Les quatre autodéchargeurs et les deux vraquiers de la classe Trillium, qui ont été livrés depuis la fin de l'année 2012, consomment moins d'énergie que les 20 navires qui circulaient déjà sous le pavillon de CSL. Les émissions de particules et de gaz à effet de serre sont réduites grâce à des moteurs plus performants.

Le laquier Baie St.Paul utilise ainsi 15% de moins de carburant que les navires plus anciens. De plus, «tous les équipements ont été choisis pour optimiser la consommation énergétique à bord», souligne Louis Martel, président de la division canadienne de CSL. «Moins d'énergie utilisée, c'est moins de carburant consommé.»

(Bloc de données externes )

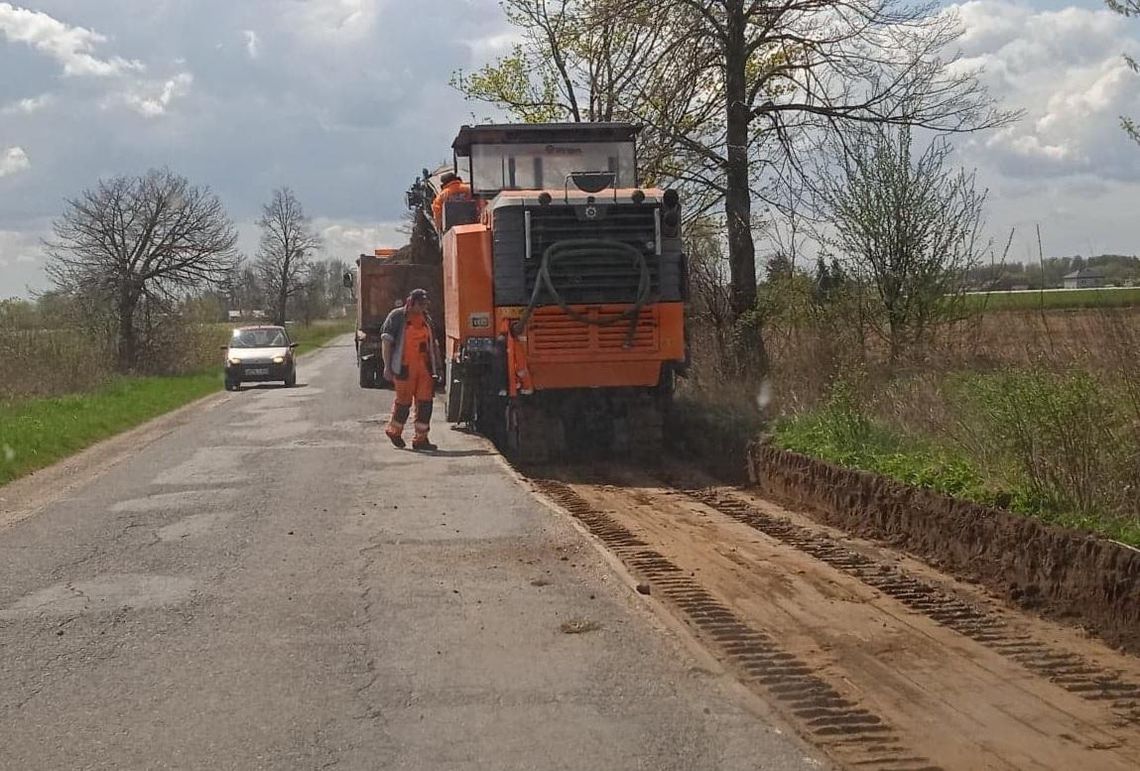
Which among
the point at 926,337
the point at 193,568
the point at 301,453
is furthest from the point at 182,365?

C'est Canada Steamship Lines qui a elle-même conçu ses propres laquiers, une pratique peu courante dans le transport maritime. «Les laquiers sont très spécialisés, précise Louis Martel. Leur résistance est inférieure de moitié à celle des bateaux de mer, et ils sont beaucoup plus longs et étroits pour maximiser la cargaison transportée dans les écluses.» Canada Steamship Lines a donc sollicité ses ingénieurs et ses opérateurs pour déterminer les spécifications requises pour ses nouveaux navires.

Avec ses six nouveaux navires Trillium, CSL ambitionne de profiter de la libéralisation du marché du grain. Le monopole de la Commission canadienne du blé a pris fin il y a deux ans, et le marché est désormais ouvert. «Cela change la dynamique du commerce du grain», observe Louis Martel, ajoutant que «les belles récoltes de l'an passé engendrent un grand boom du grain dans les Grands Lacs».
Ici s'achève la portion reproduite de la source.